Technical Architecture

MemPalace JS is a high-performance, local-first memory engine. It follows a "Method of Loci" spatial metaphor to organize AI context.

1. The 4-Layer Memory Stack

MemPalace organizes information into layers to maximize the utility of the AI's limited context window.

Layer 0: Identity (Static): High-level persona info (e.g., "I am an engineer working on VR"). Always loaded.
Layer 1: Essential Story (AAAK): The most important milestones and decisions across the entire project, compressed using the AAAK dialect. Always loaded.
Layer 2: On-Demand (Topic): Specific verbatim text chunks from a requested "Room" (e.g., all memories about "auth"). Loaded when requested by the agent.
Layer 3: Deep Search (Vector): Semantic search results from LanceDB based on the current user query.

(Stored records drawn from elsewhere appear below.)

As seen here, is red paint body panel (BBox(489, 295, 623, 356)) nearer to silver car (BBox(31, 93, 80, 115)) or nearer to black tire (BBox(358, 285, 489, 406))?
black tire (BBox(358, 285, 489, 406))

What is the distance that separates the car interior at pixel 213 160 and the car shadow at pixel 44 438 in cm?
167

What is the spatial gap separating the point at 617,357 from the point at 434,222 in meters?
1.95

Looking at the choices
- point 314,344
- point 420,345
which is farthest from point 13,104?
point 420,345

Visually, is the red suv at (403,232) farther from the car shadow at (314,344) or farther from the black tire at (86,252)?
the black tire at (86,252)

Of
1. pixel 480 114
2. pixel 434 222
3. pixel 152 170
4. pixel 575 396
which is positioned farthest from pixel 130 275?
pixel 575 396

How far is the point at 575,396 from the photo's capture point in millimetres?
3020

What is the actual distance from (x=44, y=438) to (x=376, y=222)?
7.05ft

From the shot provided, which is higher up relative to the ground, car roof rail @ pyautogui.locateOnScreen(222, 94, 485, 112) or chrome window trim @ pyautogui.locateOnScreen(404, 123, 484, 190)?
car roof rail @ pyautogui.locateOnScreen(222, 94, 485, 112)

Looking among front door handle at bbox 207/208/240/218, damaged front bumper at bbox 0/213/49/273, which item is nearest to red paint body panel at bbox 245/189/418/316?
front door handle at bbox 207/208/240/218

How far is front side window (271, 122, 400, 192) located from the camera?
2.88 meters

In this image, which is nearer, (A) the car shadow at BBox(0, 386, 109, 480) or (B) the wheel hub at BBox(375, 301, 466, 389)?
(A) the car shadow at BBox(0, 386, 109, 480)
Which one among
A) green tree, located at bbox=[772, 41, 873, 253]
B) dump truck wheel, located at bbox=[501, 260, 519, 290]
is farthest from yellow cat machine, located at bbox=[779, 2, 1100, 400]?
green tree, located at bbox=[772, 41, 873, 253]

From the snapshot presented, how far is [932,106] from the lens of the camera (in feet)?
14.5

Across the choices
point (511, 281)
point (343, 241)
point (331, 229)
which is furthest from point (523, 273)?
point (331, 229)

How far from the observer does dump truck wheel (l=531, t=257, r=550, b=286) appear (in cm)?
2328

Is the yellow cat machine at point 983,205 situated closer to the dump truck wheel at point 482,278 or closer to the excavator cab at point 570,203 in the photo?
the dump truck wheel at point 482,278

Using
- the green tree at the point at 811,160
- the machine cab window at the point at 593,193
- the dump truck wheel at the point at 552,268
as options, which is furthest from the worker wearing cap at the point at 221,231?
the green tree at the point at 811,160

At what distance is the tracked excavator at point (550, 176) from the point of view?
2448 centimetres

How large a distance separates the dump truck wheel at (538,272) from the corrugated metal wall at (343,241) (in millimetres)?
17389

2. High-Performance Design

To overcome the traditional bottlenecks of AI memory systems in Python, MemPalace JS utilizes several Node.js-specific optimizations:

Non-Blocking Worker Threads

Embedding generation (math-heavy) is offloaded to worker_threads running ONNX Runtime (Transformers.js).

Request Coalescing: If multiple tool calls trigger embeddings simultaneously, the main thread bundles them into a single message to the worker.
Responsiveness: This keeps the MCP server's main thread free to respond to heartbeats and pings, preventing agent timeouts.

Async Generators (Internal Streaming)

Retreiving 50MB of memory context can cause memory spikes. MemPalace uses AsyncGenerator to stream context chunks from the database to the output buffer.

This ensures an O(1) memory footprint for context generation.

Schema-Aware Serialization

Standard JSON.stringify is slow for massive arrays of text objects. MemPalace uses fast-json-stringify with pre-compiled schemas for the core Drawer objects.

Result: Context retrieval is up to 10x faster than traditional implementations.

3. Storage Layer

LanceDB (Vector): An embedded, serverless vector database. It stores the embeddings of every "Drawer" (text chunk) and provides fast ANN (Approximate Nearest Neighbor) search.
Better-SQLite3 (Relational): Powers the Knowledge Graph. It tracks triples (subject-predicate-object) with temporal validity.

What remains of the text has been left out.